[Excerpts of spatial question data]
(begin)

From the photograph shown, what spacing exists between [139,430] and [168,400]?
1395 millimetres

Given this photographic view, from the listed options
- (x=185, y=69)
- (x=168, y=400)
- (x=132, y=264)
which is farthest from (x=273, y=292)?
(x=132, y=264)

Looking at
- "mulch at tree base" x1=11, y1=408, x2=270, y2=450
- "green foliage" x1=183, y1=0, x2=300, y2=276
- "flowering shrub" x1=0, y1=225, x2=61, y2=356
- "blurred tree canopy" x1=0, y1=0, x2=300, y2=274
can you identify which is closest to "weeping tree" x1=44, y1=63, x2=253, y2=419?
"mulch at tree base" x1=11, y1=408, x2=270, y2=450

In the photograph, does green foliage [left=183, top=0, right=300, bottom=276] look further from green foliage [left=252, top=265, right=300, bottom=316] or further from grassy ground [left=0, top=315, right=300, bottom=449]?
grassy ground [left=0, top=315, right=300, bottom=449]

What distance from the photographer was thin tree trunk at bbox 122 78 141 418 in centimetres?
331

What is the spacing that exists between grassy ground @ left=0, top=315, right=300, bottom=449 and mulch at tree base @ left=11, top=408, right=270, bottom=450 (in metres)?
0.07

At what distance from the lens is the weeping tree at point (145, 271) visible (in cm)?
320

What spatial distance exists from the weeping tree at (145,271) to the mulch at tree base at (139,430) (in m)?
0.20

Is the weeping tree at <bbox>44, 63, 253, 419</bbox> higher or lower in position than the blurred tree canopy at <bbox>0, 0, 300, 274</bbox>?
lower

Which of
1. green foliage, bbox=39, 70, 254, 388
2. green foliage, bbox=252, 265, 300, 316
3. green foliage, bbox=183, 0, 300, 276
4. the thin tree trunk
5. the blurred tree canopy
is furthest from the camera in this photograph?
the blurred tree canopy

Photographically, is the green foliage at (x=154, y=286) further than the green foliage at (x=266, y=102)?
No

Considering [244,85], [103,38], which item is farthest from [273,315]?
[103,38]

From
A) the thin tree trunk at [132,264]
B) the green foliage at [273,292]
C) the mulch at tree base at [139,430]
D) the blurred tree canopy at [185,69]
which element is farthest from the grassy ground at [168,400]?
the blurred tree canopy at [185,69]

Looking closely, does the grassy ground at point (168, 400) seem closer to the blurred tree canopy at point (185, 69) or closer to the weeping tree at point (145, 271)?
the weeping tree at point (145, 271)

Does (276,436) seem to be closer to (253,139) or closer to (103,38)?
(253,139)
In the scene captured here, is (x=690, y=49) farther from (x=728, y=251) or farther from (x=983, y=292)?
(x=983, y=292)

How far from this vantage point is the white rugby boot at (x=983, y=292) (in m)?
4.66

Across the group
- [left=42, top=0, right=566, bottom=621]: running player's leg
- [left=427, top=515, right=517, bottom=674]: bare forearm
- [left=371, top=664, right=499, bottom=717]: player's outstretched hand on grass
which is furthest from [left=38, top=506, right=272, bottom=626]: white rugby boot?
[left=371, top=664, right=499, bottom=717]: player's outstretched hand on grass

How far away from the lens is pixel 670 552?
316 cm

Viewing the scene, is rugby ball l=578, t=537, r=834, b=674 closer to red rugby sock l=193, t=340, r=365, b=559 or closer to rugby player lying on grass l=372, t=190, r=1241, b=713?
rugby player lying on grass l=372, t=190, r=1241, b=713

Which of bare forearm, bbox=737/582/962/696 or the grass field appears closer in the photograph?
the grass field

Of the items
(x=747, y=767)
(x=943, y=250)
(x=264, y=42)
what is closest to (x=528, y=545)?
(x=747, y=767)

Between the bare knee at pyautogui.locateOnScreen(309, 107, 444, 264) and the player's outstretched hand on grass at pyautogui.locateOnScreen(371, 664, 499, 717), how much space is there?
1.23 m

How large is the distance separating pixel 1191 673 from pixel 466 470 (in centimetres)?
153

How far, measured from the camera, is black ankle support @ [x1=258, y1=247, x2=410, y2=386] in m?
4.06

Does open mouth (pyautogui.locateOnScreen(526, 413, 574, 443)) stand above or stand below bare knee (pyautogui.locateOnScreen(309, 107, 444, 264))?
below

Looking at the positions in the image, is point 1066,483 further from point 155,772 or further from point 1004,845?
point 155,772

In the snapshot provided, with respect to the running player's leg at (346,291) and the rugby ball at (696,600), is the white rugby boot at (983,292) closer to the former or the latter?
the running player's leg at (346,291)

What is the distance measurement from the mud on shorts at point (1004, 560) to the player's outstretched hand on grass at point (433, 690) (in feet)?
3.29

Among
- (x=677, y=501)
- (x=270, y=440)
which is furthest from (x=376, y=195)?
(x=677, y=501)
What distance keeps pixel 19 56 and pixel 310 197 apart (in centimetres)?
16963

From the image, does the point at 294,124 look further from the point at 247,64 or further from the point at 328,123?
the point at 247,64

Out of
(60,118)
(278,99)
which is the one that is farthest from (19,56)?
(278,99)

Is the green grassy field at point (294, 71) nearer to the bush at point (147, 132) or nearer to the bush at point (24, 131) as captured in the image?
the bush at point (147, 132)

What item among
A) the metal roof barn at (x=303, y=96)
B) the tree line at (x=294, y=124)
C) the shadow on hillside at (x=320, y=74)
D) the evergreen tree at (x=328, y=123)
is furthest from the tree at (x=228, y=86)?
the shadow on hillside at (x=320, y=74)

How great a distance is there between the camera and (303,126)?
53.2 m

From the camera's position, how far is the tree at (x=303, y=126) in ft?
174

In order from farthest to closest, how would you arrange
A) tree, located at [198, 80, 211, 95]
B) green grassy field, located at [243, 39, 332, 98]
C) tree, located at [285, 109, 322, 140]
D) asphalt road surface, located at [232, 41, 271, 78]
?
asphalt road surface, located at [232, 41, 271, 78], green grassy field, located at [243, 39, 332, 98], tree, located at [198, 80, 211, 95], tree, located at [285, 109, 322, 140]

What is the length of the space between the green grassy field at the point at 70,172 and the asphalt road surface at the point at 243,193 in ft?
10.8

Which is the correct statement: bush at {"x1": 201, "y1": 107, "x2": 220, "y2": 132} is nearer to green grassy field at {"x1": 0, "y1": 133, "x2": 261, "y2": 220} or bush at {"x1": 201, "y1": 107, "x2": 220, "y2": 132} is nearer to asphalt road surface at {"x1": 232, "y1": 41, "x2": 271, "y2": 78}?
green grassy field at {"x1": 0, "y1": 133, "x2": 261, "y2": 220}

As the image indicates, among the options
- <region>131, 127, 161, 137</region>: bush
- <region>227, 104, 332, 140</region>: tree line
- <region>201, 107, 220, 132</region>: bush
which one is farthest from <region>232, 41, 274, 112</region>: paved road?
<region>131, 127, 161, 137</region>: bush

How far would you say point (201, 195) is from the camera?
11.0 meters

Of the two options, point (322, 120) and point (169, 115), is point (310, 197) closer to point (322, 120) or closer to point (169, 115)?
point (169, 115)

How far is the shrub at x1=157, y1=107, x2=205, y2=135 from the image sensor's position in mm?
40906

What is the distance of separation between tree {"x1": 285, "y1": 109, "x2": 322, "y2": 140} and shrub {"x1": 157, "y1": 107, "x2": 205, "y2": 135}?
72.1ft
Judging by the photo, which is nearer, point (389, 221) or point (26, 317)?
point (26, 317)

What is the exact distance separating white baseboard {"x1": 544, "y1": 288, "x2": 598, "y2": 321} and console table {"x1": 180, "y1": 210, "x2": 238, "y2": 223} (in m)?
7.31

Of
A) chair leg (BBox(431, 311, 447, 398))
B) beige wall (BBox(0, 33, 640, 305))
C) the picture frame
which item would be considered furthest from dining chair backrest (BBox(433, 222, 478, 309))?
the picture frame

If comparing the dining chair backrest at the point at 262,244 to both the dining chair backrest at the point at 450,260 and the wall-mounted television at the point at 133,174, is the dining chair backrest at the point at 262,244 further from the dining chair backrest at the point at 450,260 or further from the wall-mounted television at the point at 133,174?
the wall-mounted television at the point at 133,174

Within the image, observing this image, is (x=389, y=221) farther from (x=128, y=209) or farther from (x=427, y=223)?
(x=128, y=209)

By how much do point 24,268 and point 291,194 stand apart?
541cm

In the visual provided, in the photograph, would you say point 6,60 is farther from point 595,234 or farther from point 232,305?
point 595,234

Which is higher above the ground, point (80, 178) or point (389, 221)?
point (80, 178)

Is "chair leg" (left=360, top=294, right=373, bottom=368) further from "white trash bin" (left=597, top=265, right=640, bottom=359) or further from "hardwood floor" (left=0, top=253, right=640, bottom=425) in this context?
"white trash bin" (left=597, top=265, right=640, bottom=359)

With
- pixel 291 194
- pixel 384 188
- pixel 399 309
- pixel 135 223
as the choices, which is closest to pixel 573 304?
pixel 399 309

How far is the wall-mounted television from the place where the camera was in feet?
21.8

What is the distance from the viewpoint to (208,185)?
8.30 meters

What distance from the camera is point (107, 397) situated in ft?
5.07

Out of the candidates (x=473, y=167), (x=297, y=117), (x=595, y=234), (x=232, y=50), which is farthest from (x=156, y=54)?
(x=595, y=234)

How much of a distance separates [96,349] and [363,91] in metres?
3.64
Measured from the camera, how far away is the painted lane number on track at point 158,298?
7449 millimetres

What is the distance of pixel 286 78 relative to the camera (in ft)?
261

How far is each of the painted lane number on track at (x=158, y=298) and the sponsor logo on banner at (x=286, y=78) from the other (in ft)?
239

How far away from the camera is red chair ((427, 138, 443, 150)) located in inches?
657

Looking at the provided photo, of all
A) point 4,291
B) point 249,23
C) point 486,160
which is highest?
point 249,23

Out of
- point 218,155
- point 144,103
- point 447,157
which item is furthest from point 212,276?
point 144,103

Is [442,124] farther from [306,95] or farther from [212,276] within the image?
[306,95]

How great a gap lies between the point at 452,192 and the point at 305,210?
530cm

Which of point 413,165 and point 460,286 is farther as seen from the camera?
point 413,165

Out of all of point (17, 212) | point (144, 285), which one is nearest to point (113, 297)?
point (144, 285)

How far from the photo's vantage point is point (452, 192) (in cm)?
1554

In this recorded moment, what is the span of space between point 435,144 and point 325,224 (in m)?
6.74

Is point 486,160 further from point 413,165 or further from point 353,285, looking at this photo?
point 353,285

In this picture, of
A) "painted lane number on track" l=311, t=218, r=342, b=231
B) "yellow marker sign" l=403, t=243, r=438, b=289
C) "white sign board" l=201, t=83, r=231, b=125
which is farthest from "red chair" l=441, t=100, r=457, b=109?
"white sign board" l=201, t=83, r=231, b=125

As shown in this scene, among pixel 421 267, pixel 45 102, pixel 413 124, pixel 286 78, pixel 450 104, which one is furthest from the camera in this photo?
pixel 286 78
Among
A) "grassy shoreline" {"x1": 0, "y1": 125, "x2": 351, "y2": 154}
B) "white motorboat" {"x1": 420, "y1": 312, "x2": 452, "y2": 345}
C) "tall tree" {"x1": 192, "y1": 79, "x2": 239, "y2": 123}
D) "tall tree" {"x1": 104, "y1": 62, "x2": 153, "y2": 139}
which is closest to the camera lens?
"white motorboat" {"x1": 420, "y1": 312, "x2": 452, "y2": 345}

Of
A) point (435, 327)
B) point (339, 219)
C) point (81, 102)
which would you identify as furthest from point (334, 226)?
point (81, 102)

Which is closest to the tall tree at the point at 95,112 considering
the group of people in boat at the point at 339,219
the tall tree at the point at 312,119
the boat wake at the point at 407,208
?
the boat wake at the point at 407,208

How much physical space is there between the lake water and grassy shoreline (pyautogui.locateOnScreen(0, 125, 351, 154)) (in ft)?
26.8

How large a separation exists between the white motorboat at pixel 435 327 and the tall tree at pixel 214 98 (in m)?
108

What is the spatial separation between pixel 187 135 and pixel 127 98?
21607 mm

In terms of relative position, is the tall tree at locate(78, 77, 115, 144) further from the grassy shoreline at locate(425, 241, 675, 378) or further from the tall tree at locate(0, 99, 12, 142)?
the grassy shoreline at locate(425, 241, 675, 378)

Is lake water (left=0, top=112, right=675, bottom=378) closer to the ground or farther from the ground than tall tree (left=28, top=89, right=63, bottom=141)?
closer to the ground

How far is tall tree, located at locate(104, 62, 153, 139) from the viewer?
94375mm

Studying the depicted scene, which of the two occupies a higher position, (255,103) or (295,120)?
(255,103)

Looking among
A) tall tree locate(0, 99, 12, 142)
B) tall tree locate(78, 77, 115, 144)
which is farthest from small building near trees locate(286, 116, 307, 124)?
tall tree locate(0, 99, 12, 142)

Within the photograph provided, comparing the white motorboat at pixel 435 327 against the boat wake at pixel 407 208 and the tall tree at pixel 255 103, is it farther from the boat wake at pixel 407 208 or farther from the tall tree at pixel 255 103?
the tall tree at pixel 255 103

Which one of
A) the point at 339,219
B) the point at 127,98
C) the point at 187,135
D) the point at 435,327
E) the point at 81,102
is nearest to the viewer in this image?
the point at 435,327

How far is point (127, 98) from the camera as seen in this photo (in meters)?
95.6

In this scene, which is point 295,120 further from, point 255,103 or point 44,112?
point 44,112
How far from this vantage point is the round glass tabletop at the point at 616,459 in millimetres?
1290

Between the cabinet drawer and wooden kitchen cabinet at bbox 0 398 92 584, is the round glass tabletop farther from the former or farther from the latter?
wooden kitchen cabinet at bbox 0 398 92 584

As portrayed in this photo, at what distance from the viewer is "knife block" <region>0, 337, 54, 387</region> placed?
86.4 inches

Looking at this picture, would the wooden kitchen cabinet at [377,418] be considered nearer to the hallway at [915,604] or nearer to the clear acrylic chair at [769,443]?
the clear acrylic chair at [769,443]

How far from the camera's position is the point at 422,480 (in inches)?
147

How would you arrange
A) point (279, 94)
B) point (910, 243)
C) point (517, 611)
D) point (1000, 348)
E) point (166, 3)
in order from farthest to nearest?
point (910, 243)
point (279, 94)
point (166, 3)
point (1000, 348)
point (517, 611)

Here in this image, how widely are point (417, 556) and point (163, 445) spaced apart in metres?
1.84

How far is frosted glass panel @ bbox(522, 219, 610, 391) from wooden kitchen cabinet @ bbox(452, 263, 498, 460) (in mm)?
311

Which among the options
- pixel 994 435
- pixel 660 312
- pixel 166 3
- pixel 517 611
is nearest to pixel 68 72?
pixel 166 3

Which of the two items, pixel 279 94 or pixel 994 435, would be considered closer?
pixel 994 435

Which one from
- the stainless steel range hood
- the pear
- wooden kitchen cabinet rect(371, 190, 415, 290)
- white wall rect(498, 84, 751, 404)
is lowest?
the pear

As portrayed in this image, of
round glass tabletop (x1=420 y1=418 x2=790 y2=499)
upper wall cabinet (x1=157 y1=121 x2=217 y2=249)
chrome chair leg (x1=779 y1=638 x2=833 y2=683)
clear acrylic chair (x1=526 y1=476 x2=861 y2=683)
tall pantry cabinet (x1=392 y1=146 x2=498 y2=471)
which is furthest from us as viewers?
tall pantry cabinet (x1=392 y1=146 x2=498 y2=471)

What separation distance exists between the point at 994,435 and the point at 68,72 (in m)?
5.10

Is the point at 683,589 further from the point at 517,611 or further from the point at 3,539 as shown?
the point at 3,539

(end)

- TASK TO CARRY OUT: Which lines of the data above contain the word "number"? Select each of them and copy it out in full.

- SOLUTION TO THIS TASK:
Measured from the camera, how far away is the painted lane number on track at point 158,298?
How far is each of the painted lane number on track at (x=158, y=298) and the sponsor logo on banner at (x=286, y=78) from the other (in ft)?
A) "painted lane number on track" l=311, t=218, r=342, b=231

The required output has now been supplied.